───── TASK DATA

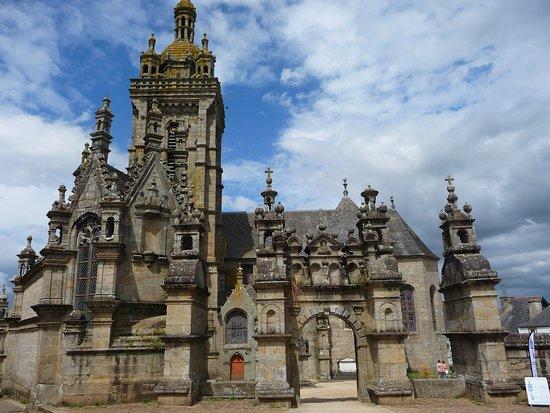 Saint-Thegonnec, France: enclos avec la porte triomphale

──────────
───── TASK DATA

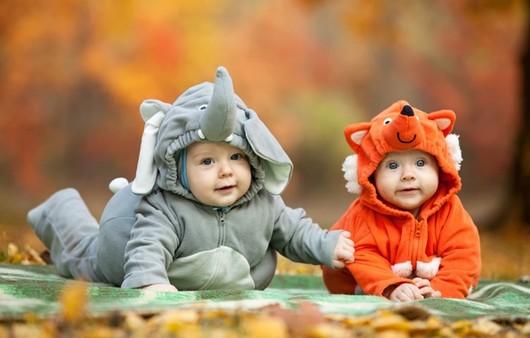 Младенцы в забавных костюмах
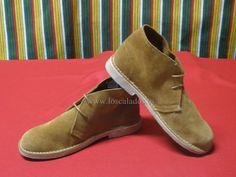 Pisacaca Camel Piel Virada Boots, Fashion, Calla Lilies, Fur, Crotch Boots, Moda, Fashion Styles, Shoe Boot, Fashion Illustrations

──────────
───── TASK DATA

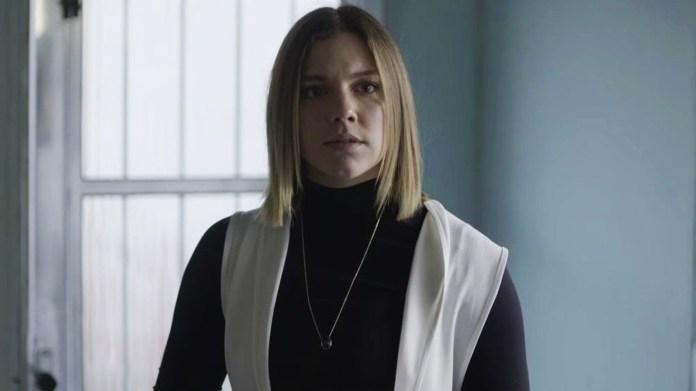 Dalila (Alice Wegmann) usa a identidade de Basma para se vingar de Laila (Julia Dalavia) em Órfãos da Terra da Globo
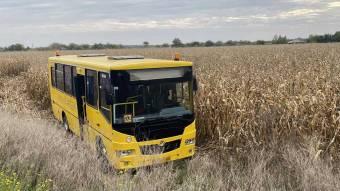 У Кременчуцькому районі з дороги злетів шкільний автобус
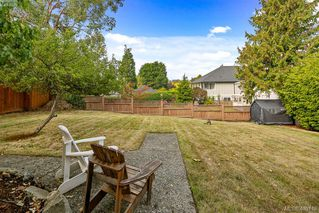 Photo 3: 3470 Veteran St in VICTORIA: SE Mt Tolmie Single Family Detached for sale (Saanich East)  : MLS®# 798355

──────────

> TASK TO COMPLETE
Lines from the one above containing "Младенцы в забавных костюмах" down to the one containing "Pisacaca Camel Piel" should be transcribed exactly, with both ends kept and no pictures.

> YOUR RESPONSE
 Младенцы в забавных костюмах
 Pisacaca Camel Piel Virada Boots, Fashion, Calla Lilies, Fur, Crotch Boots, Moda, Fashion Styles, Shoe Boot, Fashion Illustrations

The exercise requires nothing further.